Although Salvador looks back from the present day to a series of encounters from the 1980s, the 1980s scenes are not re-enacted. Yet they transmit the zeitgeist of the movida madrileña when, as Salvador writes in a touching memoir, ‘Madrid was ours’, but the death toll from all that hedonism and freedom was high. There are several different glimpses of Salvador’s 8-year-old self (a talented Asier Flores), each progressing toward the climactic discovery, some 50 years after it was made, of a portrait of young Salvador. The artist is Eduardo (César Vicente) a handsome Paterna builder who is responsible for Salvador’s first sexual awakening. In one of the most delightful scenes in a film packed with them, young Salvador’s mother (another frequent collaborator, Penélope Cruz, terrific here) arranges that her son will teach Eduardo literacy and maths in exchange for Eduardo’s help fixing up the family’s new cave dwelling. When Almodóvar was growing up, illiteracy was rife amongst the working classes and Almodóvar’s only means of further education was to get a scholarship to the seminary that he parodies here, as in Bad Education.

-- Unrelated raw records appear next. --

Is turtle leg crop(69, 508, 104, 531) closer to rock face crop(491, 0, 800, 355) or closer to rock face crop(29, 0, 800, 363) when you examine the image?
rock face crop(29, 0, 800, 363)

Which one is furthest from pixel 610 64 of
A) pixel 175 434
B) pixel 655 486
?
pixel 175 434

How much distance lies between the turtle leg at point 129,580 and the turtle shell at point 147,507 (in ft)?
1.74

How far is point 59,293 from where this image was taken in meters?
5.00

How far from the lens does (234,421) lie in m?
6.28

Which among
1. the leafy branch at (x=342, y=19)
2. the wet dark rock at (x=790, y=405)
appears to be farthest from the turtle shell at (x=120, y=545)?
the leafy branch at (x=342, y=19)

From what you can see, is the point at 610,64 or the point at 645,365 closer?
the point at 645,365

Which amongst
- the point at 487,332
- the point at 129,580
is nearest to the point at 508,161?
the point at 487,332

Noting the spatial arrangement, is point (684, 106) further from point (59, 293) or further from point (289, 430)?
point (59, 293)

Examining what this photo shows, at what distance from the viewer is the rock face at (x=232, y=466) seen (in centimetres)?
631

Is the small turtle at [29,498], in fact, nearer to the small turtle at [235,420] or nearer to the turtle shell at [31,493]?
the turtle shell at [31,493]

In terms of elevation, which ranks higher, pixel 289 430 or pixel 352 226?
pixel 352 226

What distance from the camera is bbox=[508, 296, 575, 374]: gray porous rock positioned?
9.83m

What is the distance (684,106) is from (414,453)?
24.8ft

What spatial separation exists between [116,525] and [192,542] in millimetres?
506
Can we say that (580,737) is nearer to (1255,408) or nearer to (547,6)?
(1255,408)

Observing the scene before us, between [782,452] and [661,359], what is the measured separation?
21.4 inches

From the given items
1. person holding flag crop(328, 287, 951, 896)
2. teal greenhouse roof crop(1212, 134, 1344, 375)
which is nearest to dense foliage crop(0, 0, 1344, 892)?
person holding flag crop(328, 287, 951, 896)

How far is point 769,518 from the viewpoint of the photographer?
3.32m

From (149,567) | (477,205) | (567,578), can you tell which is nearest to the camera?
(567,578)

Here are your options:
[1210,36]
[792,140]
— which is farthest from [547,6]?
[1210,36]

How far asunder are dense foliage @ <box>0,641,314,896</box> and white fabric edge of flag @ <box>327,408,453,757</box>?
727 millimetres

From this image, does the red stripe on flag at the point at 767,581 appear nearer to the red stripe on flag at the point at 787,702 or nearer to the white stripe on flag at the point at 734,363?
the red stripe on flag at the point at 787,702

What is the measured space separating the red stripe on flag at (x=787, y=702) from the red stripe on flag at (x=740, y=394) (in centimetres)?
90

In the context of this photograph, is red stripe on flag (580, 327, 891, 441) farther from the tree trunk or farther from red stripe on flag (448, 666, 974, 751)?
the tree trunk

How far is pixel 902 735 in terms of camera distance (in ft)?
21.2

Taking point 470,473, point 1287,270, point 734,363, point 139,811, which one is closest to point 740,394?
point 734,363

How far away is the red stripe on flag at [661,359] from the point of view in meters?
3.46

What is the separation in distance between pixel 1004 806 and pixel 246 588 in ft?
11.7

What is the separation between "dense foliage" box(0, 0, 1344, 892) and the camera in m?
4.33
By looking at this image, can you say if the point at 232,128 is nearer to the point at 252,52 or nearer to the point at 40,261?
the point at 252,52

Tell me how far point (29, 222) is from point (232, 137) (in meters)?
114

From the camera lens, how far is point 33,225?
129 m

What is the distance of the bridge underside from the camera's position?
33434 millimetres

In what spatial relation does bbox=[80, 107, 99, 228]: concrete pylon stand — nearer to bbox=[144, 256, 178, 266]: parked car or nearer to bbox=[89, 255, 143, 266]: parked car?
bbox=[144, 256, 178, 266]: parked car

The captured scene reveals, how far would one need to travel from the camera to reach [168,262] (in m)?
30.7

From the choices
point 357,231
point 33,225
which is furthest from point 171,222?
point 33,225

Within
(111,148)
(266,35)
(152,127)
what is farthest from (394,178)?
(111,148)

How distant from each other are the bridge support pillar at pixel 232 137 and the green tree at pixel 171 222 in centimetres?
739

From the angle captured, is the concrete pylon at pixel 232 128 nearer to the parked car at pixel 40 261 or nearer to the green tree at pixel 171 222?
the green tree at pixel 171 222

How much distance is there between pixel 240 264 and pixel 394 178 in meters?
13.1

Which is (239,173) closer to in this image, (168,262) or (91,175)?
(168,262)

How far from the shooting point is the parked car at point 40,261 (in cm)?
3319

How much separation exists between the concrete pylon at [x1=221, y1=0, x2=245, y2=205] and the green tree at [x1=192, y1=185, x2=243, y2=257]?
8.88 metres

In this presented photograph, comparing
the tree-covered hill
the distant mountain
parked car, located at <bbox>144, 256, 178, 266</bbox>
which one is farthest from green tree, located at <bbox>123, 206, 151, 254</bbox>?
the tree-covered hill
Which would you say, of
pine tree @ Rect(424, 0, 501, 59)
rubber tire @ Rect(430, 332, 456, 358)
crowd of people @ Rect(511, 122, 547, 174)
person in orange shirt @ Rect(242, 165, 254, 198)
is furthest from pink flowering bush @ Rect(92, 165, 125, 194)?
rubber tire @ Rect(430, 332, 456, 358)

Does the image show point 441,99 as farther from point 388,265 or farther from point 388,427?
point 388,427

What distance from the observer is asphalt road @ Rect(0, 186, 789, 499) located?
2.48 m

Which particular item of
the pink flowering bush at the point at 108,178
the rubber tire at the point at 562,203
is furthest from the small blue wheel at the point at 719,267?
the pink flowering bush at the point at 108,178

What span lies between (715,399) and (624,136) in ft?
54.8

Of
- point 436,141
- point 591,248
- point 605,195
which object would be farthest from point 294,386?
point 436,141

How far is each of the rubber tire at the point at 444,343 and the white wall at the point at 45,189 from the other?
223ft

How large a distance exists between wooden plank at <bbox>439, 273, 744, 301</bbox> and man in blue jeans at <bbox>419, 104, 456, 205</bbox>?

In a moving scene, Banderas’s Salvador makes a promise he will not keep to his elderly mother, Jacinta, now played by Julieta Serrano (who really could be an older version of Cruz). This invites us to re-evaluate his selfless mother who sings and decorates their home with love and sews to help with her son’s education.
It is only later that we learn that Cruz’s Jacinta, who was concerned by an incident surrounding the creation of the portrait, did not send it on to her son – by then in the seminary. There is an ‘in-joke’ about Jacinta not wishing to be in Salvador’s films, as Almodóvar’s real mother did appear in three of his films and Serrano, coincidentally, has played Banderas’ mother in two previous Almodóvar films.
The trigger for Salvador’s (which means ‘saviour’ in Spanish) journey through his past is the cinematheque’s screening of a new print of his film, Sabor made 30 years previously and starring the charismatic actor Alberto Crespo (a superb Asier Etxeandia). The two fell out when Salvador insulted Alberto’s performance, and, when Salvador pays Alberto a visit to ask him to attend the cinematheque’s Q & A with him, Alberto is astonished. In a hilarious scene in which the two men end up too drugged to attend the Q & A, but are audible on the phone line into the auditorium, Salvador re-opens the rift by saying that he objected to Alberto’s ‘heaviness’. He had written the part of a funny cocaine addict, not a real-life heroin addict.
But it is when Salvador makes amends to Alberto that he is most rewarded. Salvador gives the out-of-work actor his personal memoir entitled Addiction that Alberto had wanted to turn into a one-man show. As a result of a performance of the monologue, Salvador is reunited with the love of his life and the subject of the memoir, Federico (Leonardo Sbaraglia). If Banderas had his first gay kiss in The Law of Desire, this might be his last, or at least his most passionate.